Hyland Hill’s inaugural fund closes at its target, $250m

Three founders, formerly of Varde Partners, look to offer distressed solutions to Main Street.

Hyland Hill Investment Partners, a Minneapolis-based alternative credit investment firm, has closed on its inaugural fund, the Hyland Hill Fund I, with $250 million.

The fund will pursue a distressed strategy, acquiring performing, sub-performing and non-performing loans originated both by banks and other financial institutions.

In a statement, Hyland Hill said that it intends also to originate recovery loans secured by commercial real estate.

According to a person familiar with the firm, $250 million was the target.

Three executives who came from Varde Partners: Jason Spaeth, Jeff Thuringer, and Chris Giles, founded Hyland Hill in 2020. Spaeth is the CEO and chief investment officer of Hyland Hills. He was a managing partner at Varde and became head of its North American private credit business. Thuringer is partner and head of business loan investments at Hyland Hills. At Varde, he was senior managing director and was responsible for the CRE Management Fund ($750 million), which acquired performing and sub-performing mortgage loans and originated bridge loans. Finally, Giles is partner and head of household investments at Hyland Hills. At Varde, he was a senior managing director and managed the household investment business in North America, which specialized in consumer and residential mortgage loan transactions.
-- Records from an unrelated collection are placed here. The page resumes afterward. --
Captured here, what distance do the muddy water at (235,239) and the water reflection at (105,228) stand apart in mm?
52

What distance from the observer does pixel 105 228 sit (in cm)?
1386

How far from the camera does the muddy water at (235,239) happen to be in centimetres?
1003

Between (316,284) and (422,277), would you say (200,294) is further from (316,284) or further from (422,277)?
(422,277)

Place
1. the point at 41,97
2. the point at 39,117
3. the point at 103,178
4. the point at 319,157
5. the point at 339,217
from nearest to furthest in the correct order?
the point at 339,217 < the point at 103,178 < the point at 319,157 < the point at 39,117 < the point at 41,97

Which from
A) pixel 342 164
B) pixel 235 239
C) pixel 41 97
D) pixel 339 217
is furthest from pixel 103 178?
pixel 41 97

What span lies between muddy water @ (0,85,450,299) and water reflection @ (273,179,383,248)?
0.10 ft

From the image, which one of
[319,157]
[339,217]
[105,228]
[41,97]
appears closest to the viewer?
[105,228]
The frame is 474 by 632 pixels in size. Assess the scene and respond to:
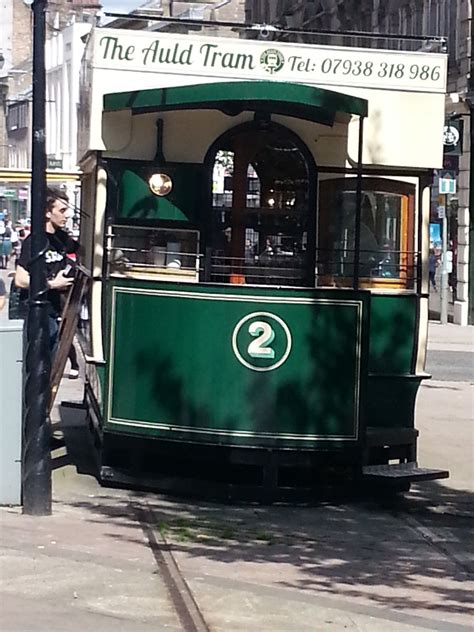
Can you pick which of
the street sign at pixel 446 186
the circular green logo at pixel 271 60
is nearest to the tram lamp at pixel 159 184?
the circular green logo at pixel 271 60

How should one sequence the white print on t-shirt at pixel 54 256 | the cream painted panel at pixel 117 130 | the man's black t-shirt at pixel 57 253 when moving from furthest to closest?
the white print on t-shirt at pixel 54 256 → the man's black t-shirt at pixel 57 253 → the cream painted panel at pixel 117 130

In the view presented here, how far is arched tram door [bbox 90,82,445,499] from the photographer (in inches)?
365

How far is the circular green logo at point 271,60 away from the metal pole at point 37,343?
1.88 m

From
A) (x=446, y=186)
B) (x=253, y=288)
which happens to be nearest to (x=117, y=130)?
(x=253, y=288)

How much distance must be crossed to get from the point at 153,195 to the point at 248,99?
1.22 meters

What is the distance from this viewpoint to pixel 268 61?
9.90 m

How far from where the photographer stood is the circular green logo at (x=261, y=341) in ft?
30.4

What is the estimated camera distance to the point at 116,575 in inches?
283

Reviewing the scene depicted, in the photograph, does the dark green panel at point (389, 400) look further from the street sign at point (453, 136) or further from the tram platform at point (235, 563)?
the street sign at point (453, 136)

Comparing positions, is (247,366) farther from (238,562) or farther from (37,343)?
(238,562)

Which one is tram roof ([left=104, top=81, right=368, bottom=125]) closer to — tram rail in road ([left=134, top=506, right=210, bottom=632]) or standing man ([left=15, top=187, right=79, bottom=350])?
standing man ([left=15, top=187, right=79, bottom=350])

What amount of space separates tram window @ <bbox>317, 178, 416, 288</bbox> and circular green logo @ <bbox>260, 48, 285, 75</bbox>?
95 cm

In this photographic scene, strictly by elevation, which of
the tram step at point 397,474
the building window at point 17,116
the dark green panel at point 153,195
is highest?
the building window at point 17,116

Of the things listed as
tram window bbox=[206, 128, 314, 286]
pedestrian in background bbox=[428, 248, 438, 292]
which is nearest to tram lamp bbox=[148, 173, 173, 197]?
tram window bbox=[206, 128, 314, 286]
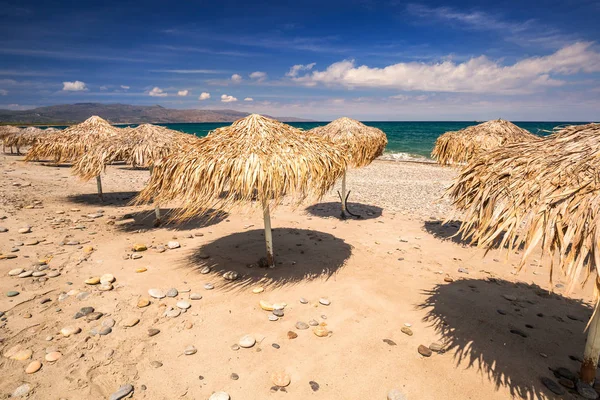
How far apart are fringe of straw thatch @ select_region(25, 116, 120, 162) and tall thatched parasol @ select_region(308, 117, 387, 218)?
7.78 metres

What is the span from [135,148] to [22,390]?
5823 millimetres

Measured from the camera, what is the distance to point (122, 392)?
2980 mm

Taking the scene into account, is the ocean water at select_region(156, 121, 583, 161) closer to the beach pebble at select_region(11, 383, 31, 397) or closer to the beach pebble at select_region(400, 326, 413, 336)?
the beach pebble at select_region(400, 326, 413, 336)

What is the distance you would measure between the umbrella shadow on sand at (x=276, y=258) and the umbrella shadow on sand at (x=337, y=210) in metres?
2.38

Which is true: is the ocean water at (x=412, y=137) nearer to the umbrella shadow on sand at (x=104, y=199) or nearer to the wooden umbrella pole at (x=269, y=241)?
the wooden umbrella pole at (x=269, y=241)

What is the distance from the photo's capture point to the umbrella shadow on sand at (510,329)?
342 centimetres

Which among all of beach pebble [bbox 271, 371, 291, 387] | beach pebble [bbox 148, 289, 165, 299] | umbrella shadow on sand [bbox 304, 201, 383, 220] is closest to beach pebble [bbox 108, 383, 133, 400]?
beach pebble [bbox 271, 371, 291, 387]

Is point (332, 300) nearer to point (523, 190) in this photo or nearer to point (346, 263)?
point (346, 263)

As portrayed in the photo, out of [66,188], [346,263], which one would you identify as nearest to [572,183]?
[346,263]

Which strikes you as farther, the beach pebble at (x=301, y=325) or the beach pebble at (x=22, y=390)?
the beach pebble at (x=301, y=325)

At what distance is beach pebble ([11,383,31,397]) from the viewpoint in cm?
292

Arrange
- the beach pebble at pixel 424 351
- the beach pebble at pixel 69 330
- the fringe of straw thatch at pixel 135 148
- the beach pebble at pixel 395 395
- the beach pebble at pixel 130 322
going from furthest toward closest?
1. the fringe of straw thatch at pixel 135 148
2. the beach pebble at pixel 130 322
3. the beach pebble at pixel 69 330
4. the beach pebble at pixel 424 351
5. the beach pebble at pixel 395 395

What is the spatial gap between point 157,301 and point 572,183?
562 cm

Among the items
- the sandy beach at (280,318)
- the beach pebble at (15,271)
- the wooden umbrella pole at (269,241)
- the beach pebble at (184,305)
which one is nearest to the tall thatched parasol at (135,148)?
the sandy beach at (280,318)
The three have more than half a century of collective experience in investments across asset classes, cycles and regions.

The statement quotes Spaeth estimating “that the US loan market is between $15-20 trillion in size and growing, and [we] believe we are well positioned to become a financing solution of choice in an attractive segment of the market often under-trafficked by other investors.”
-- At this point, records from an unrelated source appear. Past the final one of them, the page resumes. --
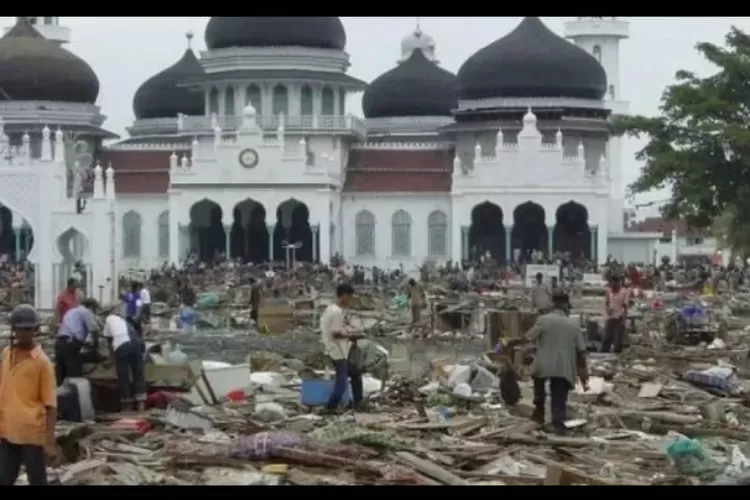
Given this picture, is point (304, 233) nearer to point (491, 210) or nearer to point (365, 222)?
point (365, 222)

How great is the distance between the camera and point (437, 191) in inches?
2201

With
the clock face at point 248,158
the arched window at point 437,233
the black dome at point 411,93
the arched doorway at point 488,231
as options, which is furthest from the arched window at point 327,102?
the arched doorway at point 488,231

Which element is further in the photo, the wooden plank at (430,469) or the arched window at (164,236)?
the arched window at (164,236)

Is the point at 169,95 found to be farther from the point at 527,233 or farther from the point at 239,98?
the point at 527,233

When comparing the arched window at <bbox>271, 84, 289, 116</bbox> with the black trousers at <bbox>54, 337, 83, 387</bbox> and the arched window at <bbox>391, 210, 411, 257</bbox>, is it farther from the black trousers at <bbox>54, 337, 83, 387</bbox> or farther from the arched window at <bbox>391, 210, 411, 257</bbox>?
the black trousers at <bbox>54, 337, 83, 387</bbox>

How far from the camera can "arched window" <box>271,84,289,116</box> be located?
5800 centimetres

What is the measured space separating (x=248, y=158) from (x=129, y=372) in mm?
40605

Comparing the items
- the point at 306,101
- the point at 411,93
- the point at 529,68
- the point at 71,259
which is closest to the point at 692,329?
the point at 71,259

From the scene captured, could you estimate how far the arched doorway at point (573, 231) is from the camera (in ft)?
182

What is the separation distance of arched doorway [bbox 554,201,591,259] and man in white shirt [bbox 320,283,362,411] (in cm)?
4096

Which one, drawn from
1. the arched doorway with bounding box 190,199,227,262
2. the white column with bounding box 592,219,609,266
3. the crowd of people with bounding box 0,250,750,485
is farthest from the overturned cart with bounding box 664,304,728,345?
the arched doorway with bounding box 190,199,227,262

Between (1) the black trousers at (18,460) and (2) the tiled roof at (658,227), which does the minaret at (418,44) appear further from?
(1) the black trousers at (18,460)

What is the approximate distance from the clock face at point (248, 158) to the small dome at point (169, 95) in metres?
8.93

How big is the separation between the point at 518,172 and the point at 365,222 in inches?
185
Spaeth also said that stress in the economic system is hitting Main Street, so that “small businesses in particular will require capital as they increasingly face headwinds related to rising costs, supply chain issues, labor shortages, weakening consumer spending and reduced government support.”

A spokesman declined to comment on the institutional or geographical range of its investors, or whether there was a hard cap on the fund.